È una disciplina vantaggiosa per tutti gli sportivi: può essere un motivo di divertimento e può essere anche semplicemente un’occasione di incontro e di “ritrovo”; può diventare nello stesso tempo una valida attività motoria senza movimenti aggressivi per tenersi in forma; può essere un’attività praticata da tutta la famiglia; può essere gratificante in termini di risultati sportivi.

– Le regole sono di base quelle del tennis;

– La racchetta è una “pagaia” solida e forata per essere più leggera, lunga non più di 45,50 centimetri;

– Le palle, secondo la consistenza e le dimensioni approvate dalla FIGP, sono le stesse del tennis;

– Gioco di doppio, ha un punteggio uguale a quello del tennis;

– Le due metà campo sono divise da una rete;

– Il giocatore che serve è in posizione diagonalmente opposta all’area di battuta dell’avversario e deve far rimbalzare la palla sul pavimento prima di colpirla;

– La palla non può toccare al volo le pareti del campo avversario, la maglia metallica, né può rimbalzare due volte sul pavimento;

– I giocatori possono respingerla di “volèe” e hanno anche la possibilità di colpire le pareti del proprio campo e far sì che questa dopo passi sopra della rete verso il campo avversario.

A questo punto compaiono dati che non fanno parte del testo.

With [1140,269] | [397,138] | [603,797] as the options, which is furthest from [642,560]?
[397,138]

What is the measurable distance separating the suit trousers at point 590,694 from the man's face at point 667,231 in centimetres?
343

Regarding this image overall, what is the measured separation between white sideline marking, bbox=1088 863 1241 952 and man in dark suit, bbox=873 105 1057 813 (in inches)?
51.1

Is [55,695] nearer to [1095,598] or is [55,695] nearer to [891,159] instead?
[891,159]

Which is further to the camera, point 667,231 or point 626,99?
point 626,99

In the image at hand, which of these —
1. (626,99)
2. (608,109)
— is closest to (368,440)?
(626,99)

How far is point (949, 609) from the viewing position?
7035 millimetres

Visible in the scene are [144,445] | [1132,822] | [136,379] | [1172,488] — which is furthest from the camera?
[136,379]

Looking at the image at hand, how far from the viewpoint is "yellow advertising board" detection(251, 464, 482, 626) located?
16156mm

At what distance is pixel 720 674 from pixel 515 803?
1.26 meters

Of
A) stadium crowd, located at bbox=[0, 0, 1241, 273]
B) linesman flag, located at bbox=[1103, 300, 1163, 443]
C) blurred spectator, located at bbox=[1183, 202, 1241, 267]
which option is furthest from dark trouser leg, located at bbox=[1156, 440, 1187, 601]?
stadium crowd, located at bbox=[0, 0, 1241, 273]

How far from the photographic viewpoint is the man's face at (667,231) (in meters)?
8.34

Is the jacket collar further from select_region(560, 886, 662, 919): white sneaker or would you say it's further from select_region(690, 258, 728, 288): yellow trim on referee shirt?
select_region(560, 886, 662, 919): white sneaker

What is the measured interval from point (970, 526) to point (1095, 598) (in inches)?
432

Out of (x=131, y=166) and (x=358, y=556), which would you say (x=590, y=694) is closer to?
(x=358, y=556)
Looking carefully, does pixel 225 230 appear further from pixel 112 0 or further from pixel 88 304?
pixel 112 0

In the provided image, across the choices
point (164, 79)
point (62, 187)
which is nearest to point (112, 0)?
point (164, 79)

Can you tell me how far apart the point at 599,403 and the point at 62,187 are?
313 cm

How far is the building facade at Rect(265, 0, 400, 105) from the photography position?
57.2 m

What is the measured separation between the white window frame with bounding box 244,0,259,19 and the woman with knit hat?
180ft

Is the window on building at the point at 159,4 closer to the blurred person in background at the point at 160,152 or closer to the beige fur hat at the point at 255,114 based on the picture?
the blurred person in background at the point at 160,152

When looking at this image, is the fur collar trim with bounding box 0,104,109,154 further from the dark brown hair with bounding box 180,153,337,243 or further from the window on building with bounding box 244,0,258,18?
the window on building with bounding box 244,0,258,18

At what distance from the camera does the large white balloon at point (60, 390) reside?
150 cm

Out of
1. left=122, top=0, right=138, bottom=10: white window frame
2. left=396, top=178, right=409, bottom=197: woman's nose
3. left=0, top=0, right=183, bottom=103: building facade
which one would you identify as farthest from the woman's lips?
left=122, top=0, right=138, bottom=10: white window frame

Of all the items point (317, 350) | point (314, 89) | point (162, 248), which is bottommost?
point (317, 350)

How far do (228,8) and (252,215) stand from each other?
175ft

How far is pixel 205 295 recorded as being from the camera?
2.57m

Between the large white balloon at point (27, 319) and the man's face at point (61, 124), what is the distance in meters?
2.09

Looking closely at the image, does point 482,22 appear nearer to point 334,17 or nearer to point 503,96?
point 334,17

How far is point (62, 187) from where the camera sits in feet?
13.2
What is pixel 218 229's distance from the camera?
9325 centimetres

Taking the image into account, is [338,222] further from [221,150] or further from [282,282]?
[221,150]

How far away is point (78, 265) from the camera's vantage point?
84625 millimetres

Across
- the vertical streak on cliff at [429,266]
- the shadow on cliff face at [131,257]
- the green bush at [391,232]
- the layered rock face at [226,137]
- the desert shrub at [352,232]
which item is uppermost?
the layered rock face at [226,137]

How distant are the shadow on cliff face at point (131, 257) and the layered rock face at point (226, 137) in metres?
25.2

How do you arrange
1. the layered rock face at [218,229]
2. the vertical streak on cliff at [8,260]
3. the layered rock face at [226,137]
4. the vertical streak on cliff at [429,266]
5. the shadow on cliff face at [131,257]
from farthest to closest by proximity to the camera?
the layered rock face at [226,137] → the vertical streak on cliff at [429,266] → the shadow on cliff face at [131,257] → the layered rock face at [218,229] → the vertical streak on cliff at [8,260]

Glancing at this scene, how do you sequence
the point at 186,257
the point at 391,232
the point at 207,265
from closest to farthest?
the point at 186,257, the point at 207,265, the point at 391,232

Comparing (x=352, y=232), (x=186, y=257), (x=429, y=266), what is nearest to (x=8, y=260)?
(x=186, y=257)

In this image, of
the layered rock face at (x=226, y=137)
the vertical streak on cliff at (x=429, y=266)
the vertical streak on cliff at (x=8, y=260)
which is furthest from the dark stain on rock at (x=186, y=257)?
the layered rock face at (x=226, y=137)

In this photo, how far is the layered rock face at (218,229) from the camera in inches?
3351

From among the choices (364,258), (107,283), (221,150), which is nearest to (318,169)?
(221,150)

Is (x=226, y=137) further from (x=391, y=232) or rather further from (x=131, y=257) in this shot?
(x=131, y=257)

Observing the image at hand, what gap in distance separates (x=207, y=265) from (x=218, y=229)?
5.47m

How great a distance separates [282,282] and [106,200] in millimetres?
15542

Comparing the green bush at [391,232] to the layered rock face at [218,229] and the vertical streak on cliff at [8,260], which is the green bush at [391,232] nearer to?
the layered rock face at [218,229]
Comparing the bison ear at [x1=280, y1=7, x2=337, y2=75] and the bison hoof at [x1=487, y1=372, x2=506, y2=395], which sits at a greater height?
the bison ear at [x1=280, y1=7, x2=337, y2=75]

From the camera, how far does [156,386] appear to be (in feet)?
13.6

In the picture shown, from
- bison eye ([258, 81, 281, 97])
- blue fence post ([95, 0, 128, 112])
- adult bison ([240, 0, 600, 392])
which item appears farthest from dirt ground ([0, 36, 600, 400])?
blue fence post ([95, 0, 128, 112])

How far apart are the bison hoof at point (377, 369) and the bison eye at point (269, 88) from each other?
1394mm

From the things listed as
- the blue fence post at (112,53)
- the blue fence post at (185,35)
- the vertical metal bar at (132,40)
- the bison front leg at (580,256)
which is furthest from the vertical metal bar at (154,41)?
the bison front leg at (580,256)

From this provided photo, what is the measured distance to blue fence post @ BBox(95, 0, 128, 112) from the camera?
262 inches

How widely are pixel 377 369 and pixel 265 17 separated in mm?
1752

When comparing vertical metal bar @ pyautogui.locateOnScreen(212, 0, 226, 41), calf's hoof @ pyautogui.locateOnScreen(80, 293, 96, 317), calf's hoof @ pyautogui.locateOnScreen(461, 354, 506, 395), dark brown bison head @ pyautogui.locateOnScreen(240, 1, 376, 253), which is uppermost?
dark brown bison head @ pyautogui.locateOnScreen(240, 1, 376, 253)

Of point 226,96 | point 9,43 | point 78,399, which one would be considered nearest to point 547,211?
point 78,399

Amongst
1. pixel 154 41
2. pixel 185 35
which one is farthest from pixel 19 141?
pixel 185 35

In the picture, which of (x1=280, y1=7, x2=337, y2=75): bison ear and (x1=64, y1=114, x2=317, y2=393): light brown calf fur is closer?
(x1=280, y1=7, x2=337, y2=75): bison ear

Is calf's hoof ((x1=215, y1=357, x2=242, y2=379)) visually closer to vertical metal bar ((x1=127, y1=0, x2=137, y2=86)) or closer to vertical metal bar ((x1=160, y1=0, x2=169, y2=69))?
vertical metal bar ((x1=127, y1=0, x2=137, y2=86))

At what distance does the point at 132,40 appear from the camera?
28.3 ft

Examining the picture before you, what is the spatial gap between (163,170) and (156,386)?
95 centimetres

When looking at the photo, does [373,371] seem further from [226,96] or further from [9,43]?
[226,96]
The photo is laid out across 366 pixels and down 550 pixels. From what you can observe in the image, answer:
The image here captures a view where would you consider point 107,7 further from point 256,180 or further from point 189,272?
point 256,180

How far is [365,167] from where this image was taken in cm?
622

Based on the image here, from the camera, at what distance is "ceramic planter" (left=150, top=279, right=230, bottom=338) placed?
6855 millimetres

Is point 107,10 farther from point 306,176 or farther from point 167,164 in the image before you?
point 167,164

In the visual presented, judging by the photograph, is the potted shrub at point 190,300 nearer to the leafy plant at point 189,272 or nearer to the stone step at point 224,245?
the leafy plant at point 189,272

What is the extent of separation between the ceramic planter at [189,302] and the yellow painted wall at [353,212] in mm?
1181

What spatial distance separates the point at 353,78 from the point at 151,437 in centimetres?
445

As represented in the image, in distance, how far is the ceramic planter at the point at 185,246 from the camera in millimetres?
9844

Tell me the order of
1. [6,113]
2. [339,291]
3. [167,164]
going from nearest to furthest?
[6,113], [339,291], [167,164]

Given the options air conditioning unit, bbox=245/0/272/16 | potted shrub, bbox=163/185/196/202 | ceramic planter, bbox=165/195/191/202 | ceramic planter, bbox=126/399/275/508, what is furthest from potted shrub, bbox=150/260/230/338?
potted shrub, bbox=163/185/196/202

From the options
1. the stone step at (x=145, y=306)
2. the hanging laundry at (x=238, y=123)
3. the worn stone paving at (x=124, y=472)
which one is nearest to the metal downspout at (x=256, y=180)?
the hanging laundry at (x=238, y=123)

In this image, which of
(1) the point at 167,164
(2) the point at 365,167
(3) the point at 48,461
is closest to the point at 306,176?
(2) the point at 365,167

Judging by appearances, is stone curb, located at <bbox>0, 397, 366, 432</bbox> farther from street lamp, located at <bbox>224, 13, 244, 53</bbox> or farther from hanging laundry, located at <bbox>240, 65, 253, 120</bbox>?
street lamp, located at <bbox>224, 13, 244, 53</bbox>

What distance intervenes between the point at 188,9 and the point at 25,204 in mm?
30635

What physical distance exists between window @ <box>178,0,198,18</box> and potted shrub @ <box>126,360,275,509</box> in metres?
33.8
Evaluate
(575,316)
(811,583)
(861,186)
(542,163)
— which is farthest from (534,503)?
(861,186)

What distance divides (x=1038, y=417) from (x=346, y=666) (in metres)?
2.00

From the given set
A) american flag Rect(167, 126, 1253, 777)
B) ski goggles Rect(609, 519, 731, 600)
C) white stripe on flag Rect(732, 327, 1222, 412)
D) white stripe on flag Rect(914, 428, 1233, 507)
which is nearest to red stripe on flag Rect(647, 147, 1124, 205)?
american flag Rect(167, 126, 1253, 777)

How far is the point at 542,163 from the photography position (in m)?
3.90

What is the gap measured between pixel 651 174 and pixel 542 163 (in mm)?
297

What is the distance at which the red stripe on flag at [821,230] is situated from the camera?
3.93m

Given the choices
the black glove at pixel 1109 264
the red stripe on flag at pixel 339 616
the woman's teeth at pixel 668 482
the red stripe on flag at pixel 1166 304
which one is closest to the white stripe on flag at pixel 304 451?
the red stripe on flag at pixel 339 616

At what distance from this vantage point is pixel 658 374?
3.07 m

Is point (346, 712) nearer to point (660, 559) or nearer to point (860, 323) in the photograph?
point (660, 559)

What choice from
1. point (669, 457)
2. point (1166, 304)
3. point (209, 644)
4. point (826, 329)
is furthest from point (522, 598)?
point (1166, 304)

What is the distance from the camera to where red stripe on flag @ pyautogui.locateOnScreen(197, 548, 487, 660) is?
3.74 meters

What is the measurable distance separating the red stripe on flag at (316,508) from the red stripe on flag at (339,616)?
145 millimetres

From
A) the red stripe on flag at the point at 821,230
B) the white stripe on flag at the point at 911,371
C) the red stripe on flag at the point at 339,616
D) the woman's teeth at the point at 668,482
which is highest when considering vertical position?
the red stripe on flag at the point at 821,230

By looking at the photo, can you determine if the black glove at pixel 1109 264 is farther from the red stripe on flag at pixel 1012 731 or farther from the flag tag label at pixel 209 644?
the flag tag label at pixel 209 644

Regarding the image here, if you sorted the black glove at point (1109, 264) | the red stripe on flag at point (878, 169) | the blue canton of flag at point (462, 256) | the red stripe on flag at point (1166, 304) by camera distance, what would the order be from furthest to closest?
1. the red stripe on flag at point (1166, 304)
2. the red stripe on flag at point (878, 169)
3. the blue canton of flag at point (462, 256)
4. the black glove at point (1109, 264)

Nel Padel, il punto si effettua quando la palla va a toccare al volo le pareti del campo avversario, la maglia metallica e rimbalzi due volte sul pavimento oppure quando, spinta da un giocatore, rimbalzi correttamente sul campo avversario e poi, oltrepassati i limiti del campo, colpisca qualche elemento o oggetto estraneo o rimbalzi due volte sul campo avversario.